Extrait.
______

Par Marcel Brun
« On risque la confusion entre les objectifs scolaires et les objectifs sociaux : améliorer les résultats ou lutter contre la délinquance ? » Du 29 novembre au 1er décembre, Lyon accueillait un colloque organisé par l’INRP sur le devenir des politiques et dispositifs consacrés à la lutte contre les inégalités et les exclusions éducatives en Europe et au-delà. De nombreux spécialistes des politiques éducatives « compensatoires » menées dans différents pays du monde ont présenté leurs travaux et échangé sur l’éducation prioritaire. Le Café rend compte d’une intervention éclairante de Jean-Yves Rochex sur l’évolution de ces politiques. Comment petit à petit elles ont abandonné l’objectif social pour le salut individuel.

______

Enregistrements fournis.
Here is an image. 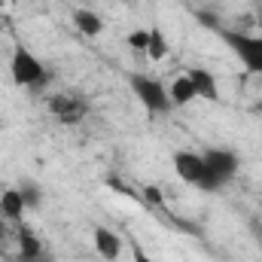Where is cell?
Segmentation results:
<instances>
[{"label":"cell","instance_id":"cell-1","mask_svg":"<svg viewBox=\"0 0 262 262\" xmlns=\"http://www.w3.org/2000/svg\"><path fill=\"white\" fill-rule=\"evenodd\" d=\"M174 171H177V177H180L183 183L195 186L201 192H220V189H223V183H220V180L210 174V168L204 165L201 152L177 149V152H174Z\"/></svg>","mask_w":262,"mask_h":262},{"label":"cell","instance_id":"cell-2","mask_svg":"<svg viewBox=\"0 0 262 262\" xmlns=\"http://www.w3.org/2000/svg\"><path fill=\"white\" fill-rule=\"evenodd\" d=\"M9 76H12V82L15 85H21V89H43L46 85V67L43 61L25 46V43H15L12 46V58H9Z\"/></svg>","mask_w":262,"mask_h":262},{"label":"cell","instance_id":"cell-3","mask_svg":"<svg viewBox=\"0 0 262 262\" xmlns=\"http://www.w3.org/2000/svg\"><path fill=\"white\" fill-rule=\"evenodd\" d=\"M220 37H223V43L235 52V58L250 73H262V37L241 34V31H223Z\"/></svg>","mask_w":262,"mask_h":262},{"label":"cell","instance_id":"cell-4","mask_svg":"<svg viewBox=\"0 0 262 262\" xmlns=\"http://www.w3.org/2000/svg\"><path fill=\"white\" fill-rule=\"evenodd\" d=\"M131 92L137 95V101L149 110V113H168L171 110V98H168V89L159 82V79H152V76H146V73H131Z\"/></svg>","mask_w":262,"mask_h":262},{"label":"cell","instance_id":"cell-5","mask_svg":"<svg viewBox=\"0 0 262 262\" xmlns=\"http://www.w3.org/2000/svg\"><path fill=\"white\" fill-rule=\"evenodd\" d=\"M201 159H204V165L210 168V174L226 186L235 174H238V168H241V159L232 152V149H220V146H210V149H204L201 152Z\"/></svg>","mask_w":262,"mask_h":262},{"label":"cell","instance_id":"cell-6","mask_svg":"<svg viewBox=\"0 0 262 262\" xmlns=\"http://www.w3.org/2000/svg\"><path fill=\"white\" fill-rule=\"evenodd\" d=\"M15 235H18V256L21 262H37L43 259L40 253H43V244H40V238L34 235V229L21 220V223H15Z\"/></svg>","mask_w":262,"mask_h":262},{"label":"cell","instance_id":"cell-7","mask_svg":"<svg viewBox=\"0 0 262 262\" xmlns=\"http://www.w3.org/2000/svg\"><path fill=\"white\" fill-rule=\"evenodd\" d=\"M92 238H95V250L101 253V259H107V262H116V259H119V253H122V238H119L113 229L98 226Z\"/></svg>","mask_w":262,"mask_h":262},{"label":"cell","instance_id":"cell-8","mask_svg":"<svg viewBox=\"0 0 262 262\" xmlns=\"http://www.w3.org/2000/svg\"><path fill=\"white\" fill-rule=\"evenodd\" d=\"M49 110H52V116H58L61 122H79V119L85 116V104L76 101V98H70V95L52 98V101H49Z\"/></svg>","mask_w":262,"mask_h":262},{"label":"cell","instance_id":"cell-9","mask_svg":"<svg viewBox=\"0 0 262 262\" xmlns=\"http://www.w3.org/2000/svg\"><path fill=\"white\" fill-rule=\"evenodd\" d=\"M189 79H192V85H195L198 98H204V101H220V85H216V79H213L210 70L192 67V70H189Z\"/></svg>","mask_w":262,"mask_h":262},{"label":"cell","instance_id":"cell-10","mask_svg":"<svg viewBox=\"0 0 262 262\" xmlns=\"http://www.w3.org/2000/svg\"><path fill=\"white\" fill-rule=\"evenodd\" d=\"M168 98H171V107H186V104H192V101H195L198 95H195V85H192L189 73H180V76L171 82Z\"/></svg>","mask_w":262,"mask_h":262},{"label":"cell","instance_id":"cell-11","mask_svg":"<svg viewBox=\"0 0 262 262\" xmlns=\"http://www.w3.org/2000/svg\"><path fill=\"white\" fill-rule=\"evenodd\" d=\"M0 210H3V216H6L9 223H21L28 204H25V198H21L18 189H3V192H0Z\"/></svg>","mask_w":262,"mask_h":262},{"label":"cell","instance_id":"cell-12","mask_svg":"<svg viewBox=\"0 0 262 262\" xmlns=\"http://www.w3.org/2000/svg\"><path fill=\"white\" fill-rule=\"evenodd\" d=\"M73 25H76L85 37H98V34L104 31V18H101L98 12H92V9H76V12H73Z\"/></svg>","mask_w":262,"mask_h":262},{"label":"cell","instance_id":"cell-13","mask_svg":"<svg viewBox=\"0 0 262 262\" xmlns=\"http://www.w3.org/2000/svg\"><path fill=\"white\" fill-rule=\"evenodd\" d=\"M146 55H149L152 61H162V58L168 55V40H165V34H162L159 28H149V43H146Z\"/></svg>","mask_w":262,"mask_h":262},{"label":"cell","instance_id":"cell-14","mask_svg":"<svg viewBox=\"0 0 262 262\" xmlns=\"http://www.w3.org/2000/svg\"><path fill=\"white\" fill-rule=\"evenodd\" d=\"M18 192H21V198H25V204H28V207H34V210L43 204V189H40L34 180H25V183L18 186Z\"/></svg>","mask_w":262,"mask_h":262},{"label":"cell","instance_id":"cell-15","mask_svg":"<svg viewBox=\"0 0 262 262\" xmlns=\"http://www.w3.org/2000/svg\"><path fill=\"white\" fill-rule=\"evenodd\" d=\"M128 43H131V49H137V52H146V43H149V31H143V28L131 31V34H128Z\"/></svg>","mask_w":262,"mask_h":262},{"label":"cell","instance_id":"cell-16","mask_svg":"<svg viewBox=\"0 0 262 262\" xmlns=\"http://www.w3.org/2000/svg\"><path fill=\"white\" fill-rule=\"evenodd\" d=\"M131 256H134V262H152L149 256H146V253H143V250H140V247H137V244L131 247Z\"/></svg>","mask_w":262,"mask_h":262},{"label":"cell","instance_id":"cell-17","mask_svg":"<svg viewBox=\"0 0 262 262\" xmlns=\"http://www.w3.org/2000/svg\"><path fill=\"white\" fill-rule=\"evenodd\" d=\"M146 198H149L152 204H162V192H159V189H152V186L146 189Z\"/></svg>","mask_w":262,"mask_h":262},{"label":"cell","instance_id":"cell-18","mask_svg":"<svg viewBox=\"0 0 262 262\" xmlns=\"http://www.w3.org/2000/svg\"><path fill=\"white\" fill-rule=\"evenodd\" d=\"M6 223H9V220H6V216H3V210H0V241L6 238Z\"/></svg>","mask_w":262,"mask_h":262},{"label":"cell","instance_id":"cell-19","mask_svg":"<svg viewBox=\"0 0 262 262\" xmlns=\"http://www.w3.org/2000/svg\"><path fill=\"white\" fill-rule=\"evenodd\" d=\"M0 12H3V0H0Z\"/></svg>","mask_w":262,"mask_h":262},{"label":"cell","instance_id":"cell-20","mask_svg":"<svg viewBox=\"0 0 262 262\" xmlns=\"http://www.w3.org/2000/svg\"><path fill=\"white\" fill-rule=\"evenodd\" d=\"M37 262H49V259H37Z\"/></svg>","mask_w":262,"mask_h":262},{"label":"cell","instance_id":"cell-21","mask_svg":"<svg viewBox=\"0 0 262 262\" xmlns=\"http://www.w3.org/2000/svg\"><path fill=\"white\" fill-rule=\"evenodd\" d=\"M18 262H21V259H18Z\"/></svg>","mask_w":262,"mask_h":262}]
</instances>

______

Pourriez-vous recopier en entier l'extrait sur le colloque de l'INRP, mot pour mot ?

Réponse.
Par Marcel Brun
« On risque la confusion entre les objectifs scolaires et les objectifs sociaux : améliorer les résultats ou lutter contre la délinquance ? » Du 29 novembre au 1er décembre, Lyon accueillait un colloque organisé par l’INRP sur le devenir des politiques et dispositifs consacrés à la lutte contre les inégalités et les exclusions éducatives en Europe et au-delà. De nombreux spécialistes des politiques éducatives « compensatoires » menées dans différents pays du monde ont présenté leurs travaux et échangé sur l’éducation prioritaire. Le Café rend compte d’une intervention éclairante de Jean-Yves Rochex sur l’évolution de ces politiques. Comment petit à petit elles ont abandonné l’objectif social pour le salut individuel.